**TASKS FOR THIS EXERCISE:**
a – List every word that the Santiago travel journal places inside quotation marks.
b – Write the next part of the Santiago travel journal, picking up after its final sentence.

**DOCUMENT EXCERPT:**
Day 2: Santiago


I’ve noticed that my sense of direction is out of whack here on the underside of the planet — not that it’s ever great. I think it must have something to do with the position of the sun in the sky. It’s in the east when it “should” be in the west, and vice versa. I wonder if that throws off my internal compass. Also, the length of days is inverse from what it was in the North, so that’s a little confusing. Dan’s doing pretty well though, which is odd because he is often lost up north. Maybe he’s a southerner at heart.

(Also: There’s no reason, beyond Eurocentrism, that we regard the north pole as the top of the planet, is there? Isn’t it strange to think about Patagonia being up at the top of the globe?)

Santiaguinos, like their city, take no pains to cater to tourists. If you talk to them, they’ll talk back — usually amicably enough. But otherwise they aren’t particularly interested in you. Well, one guy did ask us today in English if we wanted to buy weed. But that was about it.

And my God, the speed of their Spanish! I find I can make myself understood OK, but once the response gets past “si” or “no,” I’m at sea.

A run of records
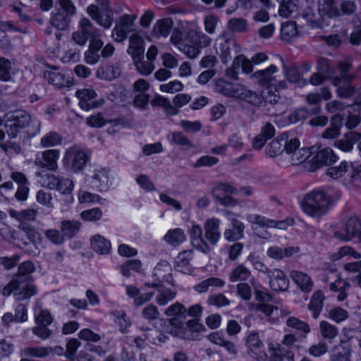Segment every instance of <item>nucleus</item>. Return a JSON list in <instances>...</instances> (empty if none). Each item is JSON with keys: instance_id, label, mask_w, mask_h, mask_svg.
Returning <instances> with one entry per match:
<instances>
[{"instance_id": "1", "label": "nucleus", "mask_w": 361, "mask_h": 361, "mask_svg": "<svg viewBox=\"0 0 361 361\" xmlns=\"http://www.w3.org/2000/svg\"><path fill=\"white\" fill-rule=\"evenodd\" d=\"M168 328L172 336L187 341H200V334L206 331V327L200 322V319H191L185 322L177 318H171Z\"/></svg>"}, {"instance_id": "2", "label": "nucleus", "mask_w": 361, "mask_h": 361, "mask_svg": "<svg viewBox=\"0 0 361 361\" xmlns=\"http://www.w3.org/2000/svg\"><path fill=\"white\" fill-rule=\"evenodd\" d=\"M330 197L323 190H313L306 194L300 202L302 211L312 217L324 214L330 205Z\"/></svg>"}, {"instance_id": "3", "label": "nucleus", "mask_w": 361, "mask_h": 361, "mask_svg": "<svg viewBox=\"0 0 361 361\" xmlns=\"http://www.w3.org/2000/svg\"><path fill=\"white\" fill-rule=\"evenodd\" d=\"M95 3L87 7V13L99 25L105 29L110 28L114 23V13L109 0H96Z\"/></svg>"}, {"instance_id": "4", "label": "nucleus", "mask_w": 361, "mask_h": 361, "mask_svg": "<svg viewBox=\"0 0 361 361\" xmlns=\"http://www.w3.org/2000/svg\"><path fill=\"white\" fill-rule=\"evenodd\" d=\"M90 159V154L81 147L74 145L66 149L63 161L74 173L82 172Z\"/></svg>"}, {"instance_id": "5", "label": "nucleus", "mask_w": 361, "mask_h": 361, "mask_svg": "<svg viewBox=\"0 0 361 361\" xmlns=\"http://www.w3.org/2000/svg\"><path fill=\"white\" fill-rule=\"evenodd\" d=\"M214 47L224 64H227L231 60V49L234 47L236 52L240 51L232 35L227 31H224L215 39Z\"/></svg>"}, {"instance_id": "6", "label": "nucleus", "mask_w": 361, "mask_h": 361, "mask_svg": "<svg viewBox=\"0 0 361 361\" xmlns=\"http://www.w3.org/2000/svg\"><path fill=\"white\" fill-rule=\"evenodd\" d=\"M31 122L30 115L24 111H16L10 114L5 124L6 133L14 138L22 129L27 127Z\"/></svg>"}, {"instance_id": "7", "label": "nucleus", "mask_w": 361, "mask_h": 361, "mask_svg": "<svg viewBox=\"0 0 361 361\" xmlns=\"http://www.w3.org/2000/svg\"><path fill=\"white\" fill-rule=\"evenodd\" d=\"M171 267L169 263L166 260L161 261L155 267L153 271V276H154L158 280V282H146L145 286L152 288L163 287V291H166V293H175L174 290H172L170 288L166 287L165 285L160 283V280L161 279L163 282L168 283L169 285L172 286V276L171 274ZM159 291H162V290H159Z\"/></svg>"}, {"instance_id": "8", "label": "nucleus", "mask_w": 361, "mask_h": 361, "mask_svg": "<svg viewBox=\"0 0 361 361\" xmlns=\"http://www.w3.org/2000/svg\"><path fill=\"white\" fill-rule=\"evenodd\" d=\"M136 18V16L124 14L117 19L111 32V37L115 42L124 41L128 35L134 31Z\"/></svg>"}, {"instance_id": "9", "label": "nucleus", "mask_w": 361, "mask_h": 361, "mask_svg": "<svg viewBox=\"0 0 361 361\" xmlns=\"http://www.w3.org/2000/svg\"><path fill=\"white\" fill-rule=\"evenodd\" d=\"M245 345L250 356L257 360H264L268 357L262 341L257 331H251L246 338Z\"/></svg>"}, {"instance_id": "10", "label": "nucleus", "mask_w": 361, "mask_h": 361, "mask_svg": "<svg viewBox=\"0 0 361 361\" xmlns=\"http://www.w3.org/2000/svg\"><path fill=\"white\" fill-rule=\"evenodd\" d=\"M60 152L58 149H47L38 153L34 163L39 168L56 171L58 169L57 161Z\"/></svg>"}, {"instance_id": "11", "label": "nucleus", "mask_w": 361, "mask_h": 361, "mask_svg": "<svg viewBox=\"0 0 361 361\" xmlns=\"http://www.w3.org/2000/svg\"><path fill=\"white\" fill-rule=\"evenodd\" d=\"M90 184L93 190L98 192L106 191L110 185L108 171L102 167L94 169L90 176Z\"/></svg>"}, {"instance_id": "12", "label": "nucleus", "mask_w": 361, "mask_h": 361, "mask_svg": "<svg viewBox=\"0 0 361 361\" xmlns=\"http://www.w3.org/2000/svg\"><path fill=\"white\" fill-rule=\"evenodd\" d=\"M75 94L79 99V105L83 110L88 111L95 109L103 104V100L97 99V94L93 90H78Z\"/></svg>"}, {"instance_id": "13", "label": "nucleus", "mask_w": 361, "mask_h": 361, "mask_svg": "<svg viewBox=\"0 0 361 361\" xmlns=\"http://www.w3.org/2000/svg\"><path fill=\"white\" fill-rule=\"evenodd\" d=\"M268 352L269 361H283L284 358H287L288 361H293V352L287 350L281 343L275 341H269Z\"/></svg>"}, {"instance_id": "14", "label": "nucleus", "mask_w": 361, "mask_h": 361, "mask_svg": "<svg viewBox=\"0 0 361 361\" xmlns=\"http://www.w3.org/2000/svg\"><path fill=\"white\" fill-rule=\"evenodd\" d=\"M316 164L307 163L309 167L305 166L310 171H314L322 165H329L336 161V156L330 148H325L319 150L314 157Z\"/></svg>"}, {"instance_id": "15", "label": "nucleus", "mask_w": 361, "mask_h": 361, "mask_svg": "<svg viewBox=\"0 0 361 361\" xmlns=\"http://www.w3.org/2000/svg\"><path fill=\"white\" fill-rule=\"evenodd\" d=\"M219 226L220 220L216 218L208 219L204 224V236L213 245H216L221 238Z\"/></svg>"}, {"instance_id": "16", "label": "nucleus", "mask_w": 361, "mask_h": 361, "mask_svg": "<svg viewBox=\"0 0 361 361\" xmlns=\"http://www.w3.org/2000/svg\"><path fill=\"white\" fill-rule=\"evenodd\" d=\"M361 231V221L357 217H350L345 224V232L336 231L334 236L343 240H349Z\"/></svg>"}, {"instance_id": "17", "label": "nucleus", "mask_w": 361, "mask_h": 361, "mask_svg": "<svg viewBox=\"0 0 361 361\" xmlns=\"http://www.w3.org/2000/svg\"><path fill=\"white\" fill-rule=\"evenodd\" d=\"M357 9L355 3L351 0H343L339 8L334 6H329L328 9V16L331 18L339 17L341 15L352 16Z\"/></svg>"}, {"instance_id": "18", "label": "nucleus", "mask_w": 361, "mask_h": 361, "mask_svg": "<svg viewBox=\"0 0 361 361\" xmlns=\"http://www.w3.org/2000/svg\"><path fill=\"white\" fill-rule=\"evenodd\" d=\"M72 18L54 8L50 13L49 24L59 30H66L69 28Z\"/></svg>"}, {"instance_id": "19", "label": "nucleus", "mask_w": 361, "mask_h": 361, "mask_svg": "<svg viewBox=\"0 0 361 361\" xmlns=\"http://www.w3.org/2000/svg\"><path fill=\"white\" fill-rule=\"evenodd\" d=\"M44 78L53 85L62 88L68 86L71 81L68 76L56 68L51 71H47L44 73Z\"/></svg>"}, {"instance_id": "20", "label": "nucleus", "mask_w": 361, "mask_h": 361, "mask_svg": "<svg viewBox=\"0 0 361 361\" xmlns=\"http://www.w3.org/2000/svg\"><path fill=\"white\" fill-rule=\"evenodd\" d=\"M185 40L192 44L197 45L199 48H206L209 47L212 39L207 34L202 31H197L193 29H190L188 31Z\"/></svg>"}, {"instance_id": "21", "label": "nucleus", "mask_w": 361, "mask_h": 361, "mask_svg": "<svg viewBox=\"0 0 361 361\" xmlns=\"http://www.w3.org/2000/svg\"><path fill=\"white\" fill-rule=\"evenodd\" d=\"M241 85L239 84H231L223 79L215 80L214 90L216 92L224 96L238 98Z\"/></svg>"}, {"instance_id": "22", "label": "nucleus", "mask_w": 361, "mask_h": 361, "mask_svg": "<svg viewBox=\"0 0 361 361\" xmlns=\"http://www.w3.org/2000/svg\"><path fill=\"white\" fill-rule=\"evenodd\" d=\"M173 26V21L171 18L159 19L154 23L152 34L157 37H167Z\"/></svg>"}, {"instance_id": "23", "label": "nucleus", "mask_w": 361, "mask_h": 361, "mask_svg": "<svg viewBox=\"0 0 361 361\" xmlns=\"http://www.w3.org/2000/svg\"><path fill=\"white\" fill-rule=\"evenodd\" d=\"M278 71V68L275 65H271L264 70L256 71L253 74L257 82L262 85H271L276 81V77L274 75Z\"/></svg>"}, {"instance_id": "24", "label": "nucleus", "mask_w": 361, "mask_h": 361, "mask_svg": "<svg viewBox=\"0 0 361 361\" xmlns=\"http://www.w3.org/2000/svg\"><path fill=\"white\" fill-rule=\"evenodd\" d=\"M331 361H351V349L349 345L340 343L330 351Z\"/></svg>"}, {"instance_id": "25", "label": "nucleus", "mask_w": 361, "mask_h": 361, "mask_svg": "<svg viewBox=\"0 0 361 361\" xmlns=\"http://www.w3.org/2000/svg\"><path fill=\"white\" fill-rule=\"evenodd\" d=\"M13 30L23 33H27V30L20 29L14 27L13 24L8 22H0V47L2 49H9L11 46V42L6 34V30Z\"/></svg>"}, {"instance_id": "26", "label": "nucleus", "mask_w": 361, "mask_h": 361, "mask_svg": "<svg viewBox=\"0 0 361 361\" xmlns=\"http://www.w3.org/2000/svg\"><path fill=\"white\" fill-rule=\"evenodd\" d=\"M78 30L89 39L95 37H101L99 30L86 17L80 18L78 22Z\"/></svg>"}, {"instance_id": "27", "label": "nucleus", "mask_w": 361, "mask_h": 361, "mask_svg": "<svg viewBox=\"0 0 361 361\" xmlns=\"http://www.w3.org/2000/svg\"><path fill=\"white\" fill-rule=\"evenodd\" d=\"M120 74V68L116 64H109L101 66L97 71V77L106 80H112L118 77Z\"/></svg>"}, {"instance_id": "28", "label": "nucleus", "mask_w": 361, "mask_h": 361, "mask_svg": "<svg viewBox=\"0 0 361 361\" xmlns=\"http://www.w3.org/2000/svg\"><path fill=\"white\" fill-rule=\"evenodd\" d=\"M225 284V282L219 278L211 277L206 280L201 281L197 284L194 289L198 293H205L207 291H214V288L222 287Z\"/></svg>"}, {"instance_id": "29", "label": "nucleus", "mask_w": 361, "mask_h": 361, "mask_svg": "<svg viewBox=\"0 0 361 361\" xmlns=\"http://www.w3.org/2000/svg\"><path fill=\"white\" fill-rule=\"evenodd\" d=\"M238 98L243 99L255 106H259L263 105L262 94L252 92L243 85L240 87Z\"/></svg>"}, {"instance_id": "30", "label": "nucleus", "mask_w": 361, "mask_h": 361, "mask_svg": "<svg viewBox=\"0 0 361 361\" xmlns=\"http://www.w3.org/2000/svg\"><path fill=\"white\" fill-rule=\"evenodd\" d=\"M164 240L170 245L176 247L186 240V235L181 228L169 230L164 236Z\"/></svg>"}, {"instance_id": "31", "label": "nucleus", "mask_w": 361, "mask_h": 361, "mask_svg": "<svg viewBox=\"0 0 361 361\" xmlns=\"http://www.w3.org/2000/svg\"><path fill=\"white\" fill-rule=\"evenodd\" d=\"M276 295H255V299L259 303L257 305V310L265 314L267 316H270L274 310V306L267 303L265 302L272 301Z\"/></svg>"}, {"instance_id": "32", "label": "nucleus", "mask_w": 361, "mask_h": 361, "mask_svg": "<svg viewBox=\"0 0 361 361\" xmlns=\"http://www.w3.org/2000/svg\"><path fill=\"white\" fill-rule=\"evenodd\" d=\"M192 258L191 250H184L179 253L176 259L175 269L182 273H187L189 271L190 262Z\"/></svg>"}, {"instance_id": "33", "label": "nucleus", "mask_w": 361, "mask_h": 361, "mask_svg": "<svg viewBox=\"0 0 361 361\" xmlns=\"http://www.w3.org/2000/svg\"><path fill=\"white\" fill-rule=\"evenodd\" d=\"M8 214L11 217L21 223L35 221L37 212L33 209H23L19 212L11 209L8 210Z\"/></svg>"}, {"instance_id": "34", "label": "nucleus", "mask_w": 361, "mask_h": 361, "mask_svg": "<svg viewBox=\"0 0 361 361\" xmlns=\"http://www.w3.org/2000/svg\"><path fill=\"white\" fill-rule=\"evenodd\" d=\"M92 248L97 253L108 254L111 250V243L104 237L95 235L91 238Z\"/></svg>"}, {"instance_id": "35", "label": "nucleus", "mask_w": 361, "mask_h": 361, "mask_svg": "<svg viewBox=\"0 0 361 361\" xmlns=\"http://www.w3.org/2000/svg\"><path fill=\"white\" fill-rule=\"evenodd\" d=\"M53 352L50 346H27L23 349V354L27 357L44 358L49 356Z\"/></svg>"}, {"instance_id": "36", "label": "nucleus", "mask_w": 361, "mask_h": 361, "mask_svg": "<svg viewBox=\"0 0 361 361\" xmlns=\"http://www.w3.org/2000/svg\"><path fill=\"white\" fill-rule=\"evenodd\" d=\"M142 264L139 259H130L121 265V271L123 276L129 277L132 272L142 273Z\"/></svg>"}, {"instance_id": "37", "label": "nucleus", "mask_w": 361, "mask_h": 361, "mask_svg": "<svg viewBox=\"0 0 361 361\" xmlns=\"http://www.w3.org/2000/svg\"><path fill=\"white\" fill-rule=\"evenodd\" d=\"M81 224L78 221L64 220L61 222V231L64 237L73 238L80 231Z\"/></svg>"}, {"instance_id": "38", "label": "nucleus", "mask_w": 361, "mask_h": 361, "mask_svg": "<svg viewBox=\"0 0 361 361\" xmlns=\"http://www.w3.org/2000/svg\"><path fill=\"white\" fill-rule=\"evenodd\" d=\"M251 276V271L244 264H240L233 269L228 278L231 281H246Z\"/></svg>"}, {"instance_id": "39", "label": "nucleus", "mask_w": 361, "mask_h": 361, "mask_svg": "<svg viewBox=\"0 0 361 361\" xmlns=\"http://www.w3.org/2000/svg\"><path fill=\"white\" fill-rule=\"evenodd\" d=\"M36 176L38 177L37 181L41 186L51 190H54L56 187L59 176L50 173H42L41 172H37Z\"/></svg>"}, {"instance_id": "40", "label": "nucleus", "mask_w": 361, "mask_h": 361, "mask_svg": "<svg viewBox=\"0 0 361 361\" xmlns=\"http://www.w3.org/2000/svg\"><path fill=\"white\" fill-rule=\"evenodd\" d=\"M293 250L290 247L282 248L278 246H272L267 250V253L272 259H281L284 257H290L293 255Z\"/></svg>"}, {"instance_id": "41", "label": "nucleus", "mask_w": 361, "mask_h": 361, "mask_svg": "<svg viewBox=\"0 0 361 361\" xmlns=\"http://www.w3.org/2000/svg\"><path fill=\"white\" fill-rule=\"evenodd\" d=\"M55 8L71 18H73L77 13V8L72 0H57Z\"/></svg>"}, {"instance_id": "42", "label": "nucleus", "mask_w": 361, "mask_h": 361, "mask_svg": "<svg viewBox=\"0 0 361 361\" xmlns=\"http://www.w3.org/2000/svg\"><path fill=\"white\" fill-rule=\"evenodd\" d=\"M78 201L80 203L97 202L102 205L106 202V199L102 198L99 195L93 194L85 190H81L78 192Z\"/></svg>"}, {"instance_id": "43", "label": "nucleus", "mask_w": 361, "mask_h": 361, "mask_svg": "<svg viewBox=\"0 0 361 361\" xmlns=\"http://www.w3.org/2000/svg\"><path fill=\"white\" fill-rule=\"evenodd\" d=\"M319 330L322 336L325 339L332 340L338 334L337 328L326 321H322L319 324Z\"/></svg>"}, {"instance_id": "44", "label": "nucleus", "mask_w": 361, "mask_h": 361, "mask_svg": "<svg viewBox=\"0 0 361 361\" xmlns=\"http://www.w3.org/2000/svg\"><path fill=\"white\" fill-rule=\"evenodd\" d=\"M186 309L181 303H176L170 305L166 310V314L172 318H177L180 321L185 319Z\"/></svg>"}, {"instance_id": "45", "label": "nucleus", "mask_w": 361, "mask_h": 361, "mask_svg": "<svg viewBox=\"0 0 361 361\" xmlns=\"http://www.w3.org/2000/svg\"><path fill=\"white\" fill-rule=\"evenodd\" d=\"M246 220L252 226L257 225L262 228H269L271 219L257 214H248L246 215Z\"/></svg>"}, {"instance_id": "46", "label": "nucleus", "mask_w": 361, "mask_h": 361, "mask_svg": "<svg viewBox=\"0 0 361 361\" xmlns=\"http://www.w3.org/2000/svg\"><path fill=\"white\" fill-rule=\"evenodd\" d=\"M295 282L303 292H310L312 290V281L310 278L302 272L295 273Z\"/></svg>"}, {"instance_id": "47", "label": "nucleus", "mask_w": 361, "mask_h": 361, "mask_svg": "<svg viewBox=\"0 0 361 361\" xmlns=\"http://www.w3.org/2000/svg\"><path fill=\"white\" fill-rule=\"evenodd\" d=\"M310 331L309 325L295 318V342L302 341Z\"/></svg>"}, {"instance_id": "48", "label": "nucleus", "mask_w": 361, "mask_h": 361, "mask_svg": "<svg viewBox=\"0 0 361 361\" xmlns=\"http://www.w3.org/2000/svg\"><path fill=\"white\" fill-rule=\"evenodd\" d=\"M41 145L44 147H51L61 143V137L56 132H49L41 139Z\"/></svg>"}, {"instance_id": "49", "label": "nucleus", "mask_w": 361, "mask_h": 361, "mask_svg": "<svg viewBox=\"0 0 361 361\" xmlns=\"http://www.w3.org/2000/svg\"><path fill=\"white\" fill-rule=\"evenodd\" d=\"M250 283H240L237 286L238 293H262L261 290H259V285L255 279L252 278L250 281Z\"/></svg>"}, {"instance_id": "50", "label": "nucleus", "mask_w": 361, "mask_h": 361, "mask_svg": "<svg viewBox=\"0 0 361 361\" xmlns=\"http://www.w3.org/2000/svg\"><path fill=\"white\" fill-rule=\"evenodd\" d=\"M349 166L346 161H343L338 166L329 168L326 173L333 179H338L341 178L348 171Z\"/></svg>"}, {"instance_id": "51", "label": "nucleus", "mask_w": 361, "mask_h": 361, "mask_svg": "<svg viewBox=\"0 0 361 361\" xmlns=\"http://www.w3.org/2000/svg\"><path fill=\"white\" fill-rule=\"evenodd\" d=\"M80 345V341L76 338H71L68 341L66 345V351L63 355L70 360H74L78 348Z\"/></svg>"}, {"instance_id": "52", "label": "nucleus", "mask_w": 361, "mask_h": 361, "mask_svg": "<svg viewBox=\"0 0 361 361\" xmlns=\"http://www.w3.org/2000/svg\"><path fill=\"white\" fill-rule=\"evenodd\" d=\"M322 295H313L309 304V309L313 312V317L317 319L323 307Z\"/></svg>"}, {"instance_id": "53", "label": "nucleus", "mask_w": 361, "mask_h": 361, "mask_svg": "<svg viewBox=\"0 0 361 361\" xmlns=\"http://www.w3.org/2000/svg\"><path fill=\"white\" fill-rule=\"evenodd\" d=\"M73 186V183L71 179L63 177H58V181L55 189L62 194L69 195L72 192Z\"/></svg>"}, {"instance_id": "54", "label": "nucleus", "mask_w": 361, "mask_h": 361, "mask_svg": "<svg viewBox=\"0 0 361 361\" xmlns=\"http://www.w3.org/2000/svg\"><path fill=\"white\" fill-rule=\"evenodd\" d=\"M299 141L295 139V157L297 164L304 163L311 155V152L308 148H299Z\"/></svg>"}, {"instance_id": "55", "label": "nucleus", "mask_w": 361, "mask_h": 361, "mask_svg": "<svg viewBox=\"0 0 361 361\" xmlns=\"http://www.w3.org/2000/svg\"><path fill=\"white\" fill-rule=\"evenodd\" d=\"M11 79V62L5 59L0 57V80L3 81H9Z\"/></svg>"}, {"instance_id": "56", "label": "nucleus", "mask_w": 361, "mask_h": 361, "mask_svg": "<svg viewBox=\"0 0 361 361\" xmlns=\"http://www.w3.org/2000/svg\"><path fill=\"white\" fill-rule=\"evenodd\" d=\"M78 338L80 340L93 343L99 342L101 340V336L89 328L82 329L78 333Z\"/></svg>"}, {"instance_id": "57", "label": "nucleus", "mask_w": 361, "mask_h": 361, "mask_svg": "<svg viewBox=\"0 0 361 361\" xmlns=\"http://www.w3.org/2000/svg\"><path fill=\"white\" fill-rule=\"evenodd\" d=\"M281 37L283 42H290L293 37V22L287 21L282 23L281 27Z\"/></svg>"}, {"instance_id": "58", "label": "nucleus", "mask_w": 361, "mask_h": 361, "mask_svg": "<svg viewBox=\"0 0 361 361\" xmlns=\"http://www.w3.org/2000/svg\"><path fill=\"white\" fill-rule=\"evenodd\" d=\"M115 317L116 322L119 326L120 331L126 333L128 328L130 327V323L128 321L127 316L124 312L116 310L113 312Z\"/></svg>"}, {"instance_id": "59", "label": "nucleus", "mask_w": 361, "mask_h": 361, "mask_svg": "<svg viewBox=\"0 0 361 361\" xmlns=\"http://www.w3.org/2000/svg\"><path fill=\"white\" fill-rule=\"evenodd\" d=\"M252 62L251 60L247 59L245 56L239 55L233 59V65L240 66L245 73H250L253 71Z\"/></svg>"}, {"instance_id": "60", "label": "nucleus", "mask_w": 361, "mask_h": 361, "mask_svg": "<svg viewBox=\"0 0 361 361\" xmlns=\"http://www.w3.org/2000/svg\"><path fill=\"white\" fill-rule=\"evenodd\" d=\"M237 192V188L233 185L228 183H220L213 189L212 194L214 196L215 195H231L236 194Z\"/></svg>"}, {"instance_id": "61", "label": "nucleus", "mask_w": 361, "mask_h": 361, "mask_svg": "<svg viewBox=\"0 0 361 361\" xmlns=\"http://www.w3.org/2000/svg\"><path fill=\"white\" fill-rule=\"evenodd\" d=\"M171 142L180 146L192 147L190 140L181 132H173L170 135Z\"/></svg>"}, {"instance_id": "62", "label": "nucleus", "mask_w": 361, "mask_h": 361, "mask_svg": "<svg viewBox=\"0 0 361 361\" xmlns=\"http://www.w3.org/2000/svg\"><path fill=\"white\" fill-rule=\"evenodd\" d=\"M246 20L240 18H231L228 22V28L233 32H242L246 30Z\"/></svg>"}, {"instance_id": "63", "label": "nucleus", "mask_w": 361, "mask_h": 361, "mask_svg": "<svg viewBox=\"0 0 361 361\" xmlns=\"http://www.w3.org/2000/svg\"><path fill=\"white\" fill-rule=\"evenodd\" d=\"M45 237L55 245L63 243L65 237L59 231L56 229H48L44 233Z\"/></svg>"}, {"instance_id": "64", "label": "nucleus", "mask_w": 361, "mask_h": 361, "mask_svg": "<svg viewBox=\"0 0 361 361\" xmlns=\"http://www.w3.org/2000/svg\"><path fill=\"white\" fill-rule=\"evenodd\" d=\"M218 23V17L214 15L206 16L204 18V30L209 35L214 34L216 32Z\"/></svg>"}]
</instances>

**IN RESPONSE:**
a – should, si, no

b –
It’s interesting visiting a capital city that is so indifferent to tourists. I have a feeling here of seeing things that probably few other North Americans have. Not because we are unwelcome, but because we haven’t been invited. I think North Americans like to be invited. With things like bilingual signs and people who can speak a lot of English.

Rare is the occasion you see a Santiaguino smile. They’re a somber bunch, and we noticed this as early in the trip as the departure gate at the Toronto airport, which felt something like a library.

The day’s activities:

So the first thing we did today was wander through some of the central city’s many shopping arcades. Imagine the downtown Cleveland arcades times about 100, and you’ll get a sense of what it’s like. So many little shops, each selling exactly one quad-necessity of life: wigs, stamps, sparkplugs.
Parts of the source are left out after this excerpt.